Does any part of this theory hold water, so to speak?
This is pretty much how Alton Brown (May His Fries Be Ever G, B and D!) explains it. His experiments show that food defrosts more quickly and safely under a trickle of very cold water than in the fridge, on the countertop or sitting in a puddle of warm water, and it’s because of the greater rate of conduction heat lost to moving water, while the temperature is kept below the “danger zone”.
YMMV if you live in a climate warm enough that your tap water isn’t cold, BTW. Florida is probably not the best environment to thaw food anywhere other than the refrigerator.
Ah, but I didn’t know what was going on in their kitchen, and could thus enjoy my tacos in blissful ignorance. Denial is my friend.
This isn’t so bad, really. Years ago I worked at a restaurant of the sort characterized in fiction as “greasy spoons.” Yeah.
Getting to the rest room was a challenge because of the masses of spilled grease (the spoons were okay, though). We did wipe the tables and counters down quite thoroughly and the dishwasher blasted everything with boiling water. But…
When I was in training I noticed that the other waitress would grab the iced-tea glasses, three at a time, with her thumb, index and middle finger, and therefore her fingers were on the inside of the glasses, or, to set it right out plainly, her fingers were in the customers’ water/tea/lemonade/soft drinks. I pointed this out, asking if it was really the done thing and she said, “Inside the glass, outside the glass–what’s the difference? They put their mouth on the outside of the glass, too.”
Well…yeah…I guess…
Hey, I was a college student at the time, when she put it that way it sounded okay to me!
Ah, that reminds me of the restaurant I worked in when I was in high school. I don’t recall the general hygiene of the place being bad – in fact, the owner was more than a bit of a nut on cleanliness – but they used a human dishwasher, this little teensy lady named Millie who had a deep, violent cough. Waaay beyond a 5-pack-a-day smoker’s cough; I’m thinking tubercular. She stood over the sink full of dirty water washing the dishes by hand all day long coughing all over everything.
It was right after working there that I started developing positive initial TB screening tests.
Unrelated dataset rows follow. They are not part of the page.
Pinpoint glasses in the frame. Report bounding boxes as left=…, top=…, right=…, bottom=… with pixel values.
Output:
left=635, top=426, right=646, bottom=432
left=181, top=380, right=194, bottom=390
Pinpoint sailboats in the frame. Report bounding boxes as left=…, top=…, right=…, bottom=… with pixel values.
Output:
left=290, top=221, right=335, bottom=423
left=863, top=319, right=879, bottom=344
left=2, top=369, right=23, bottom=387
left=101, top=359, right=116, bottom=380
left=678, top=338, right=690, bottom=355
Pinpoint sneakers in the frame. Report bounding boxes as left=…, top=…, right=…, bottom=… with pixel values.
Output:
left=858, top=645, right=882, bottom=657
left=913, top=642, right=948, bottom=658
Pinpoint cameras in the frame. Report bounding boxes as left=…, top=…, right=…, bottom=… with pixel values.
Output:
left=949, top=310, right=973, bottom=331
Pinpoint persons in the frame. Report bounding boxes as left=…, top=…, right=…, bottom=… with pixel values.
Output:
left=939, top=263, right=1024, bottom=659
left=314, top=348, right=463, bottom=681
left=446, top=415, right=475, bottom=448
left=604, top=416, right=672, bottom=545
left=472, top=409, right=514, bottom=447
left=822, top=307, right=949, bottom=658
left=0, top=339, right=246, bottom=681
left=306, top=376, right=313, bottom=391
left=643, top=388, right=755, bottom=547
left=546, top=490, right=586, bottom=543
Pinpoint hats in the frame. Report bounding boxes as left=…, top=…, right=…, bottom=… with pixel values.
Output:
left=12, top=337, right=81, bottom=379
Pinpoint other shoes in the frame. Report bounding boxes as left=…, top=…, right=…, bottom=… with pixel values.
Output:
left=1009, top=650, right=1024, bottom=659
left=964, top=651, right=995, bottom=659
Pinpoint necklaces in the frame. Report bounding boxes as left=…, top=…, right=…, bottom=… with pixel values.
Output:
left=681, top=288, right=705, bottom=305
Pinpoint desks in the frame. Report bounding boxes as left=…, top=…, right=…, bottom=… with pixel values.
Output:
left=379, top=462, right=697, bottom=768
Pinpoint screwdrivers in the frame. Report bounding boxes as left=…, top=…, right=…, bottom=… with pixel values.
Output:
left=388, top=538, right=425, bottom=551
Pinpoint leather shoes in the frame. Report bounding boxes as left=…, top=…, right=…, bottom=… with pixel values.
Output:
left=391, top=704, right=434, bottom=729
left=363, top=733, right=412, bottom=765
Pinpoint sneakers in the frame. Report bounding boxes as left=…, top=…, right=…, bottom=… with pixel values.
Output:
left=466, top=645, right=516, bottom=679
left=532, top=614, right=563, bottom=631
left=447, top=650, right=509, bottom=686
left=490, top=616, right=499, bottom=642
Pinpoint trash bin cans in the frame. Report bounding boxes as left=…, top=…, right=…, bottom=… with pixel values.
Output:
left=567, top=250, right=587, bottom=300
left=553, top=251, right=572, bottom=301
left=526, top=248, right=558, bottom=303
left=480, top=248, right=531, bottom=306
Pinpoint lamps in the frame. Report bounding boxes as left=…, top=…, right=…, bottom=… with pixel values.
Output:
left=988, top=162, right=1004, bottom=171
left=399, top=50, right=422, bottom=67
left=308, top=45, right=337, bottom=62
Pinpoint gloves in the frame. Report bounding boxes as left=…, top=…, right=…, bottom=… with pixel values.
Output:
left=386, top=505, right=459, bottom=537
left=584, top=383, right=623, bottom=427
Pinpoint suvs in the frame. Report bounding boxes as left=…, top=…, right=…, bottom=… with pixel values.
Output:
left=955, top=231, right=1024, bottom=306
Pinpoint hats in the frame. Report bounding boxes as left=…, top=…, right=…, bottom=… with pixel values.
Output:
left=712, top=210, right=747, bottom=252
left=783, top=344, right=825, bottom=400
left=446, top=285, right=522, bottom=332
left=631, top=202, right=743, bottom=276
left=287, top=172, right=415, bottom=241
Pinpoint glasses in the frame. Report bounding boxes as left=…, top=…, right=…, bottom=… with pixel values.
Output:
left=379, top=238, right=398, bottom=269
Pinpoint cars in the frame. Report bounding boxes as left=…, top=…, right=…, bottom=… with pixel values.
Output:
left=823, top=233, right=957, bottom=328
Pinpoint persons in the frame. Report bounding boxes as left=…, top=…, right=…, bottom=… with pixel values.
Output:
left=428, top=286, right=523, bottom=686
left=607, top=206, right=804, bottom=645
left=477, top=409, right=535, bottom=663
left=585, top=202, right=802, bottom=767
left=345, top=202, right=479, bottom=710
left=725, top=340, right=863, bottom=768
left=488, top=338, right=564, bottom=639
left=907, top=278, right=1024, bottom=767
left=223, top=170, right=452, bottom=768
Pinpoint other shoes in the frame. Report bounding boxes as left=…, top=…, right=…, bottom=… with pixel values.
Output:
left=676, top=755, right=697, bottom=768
The place is long since gone, but I can still hear Millie’s cough. Not that I cared at the time; damn, that place had good food, and the pies were to die for!
TB Pie, yum! :dubious:
literally?
Most long-term farang (Westerner) residents eventually turn their noses up at the street stands. I sure do these days! Even if you don’t get sick, that stuff’s just not good for you, all that carbon monoxide from the heavy vehicular traffic having settled into it. Yuck! And one time recently, about 1 or 2am, I walked past this one street food stand that’s regularly set up that time of night on the corner of Sukhumvit Soi 19. The big fat slob who’s always making the food there was taking a gigantic piss over underneath Asoke Skytrain Station. And do you think there’s anyplace to wash his hands around there? No street food for me!
Our housemate is an HVAC and refrigeration tech, and he says KFCs are some of the worst national chain places he’s worked in. The floors are so greasy that it adds a new dimension of danger to working on a ladder.
But floor spice makes everything nice! <blargh!>
A couple of years ago I accidentally left a box full of frozen Cornish hens in the back of my Jeep for, uh, a week? In the summer.
My wife made me throw them away. 
I’ve posted this before, but think about this: Those girls you see with the long fancy fingernails; how do they wipe their ass?
Would you like fries with that?
Hmmm. A Jeep of Death? Reminds me of this
Africa makes you unshakable. Did you know you can deep fry cubes of meat and it will last for a week? and that mayo never spoils? and that there is a technique for getting flies out of your beer bottle?
Ooh, I wanna know this! Can you describe it for us?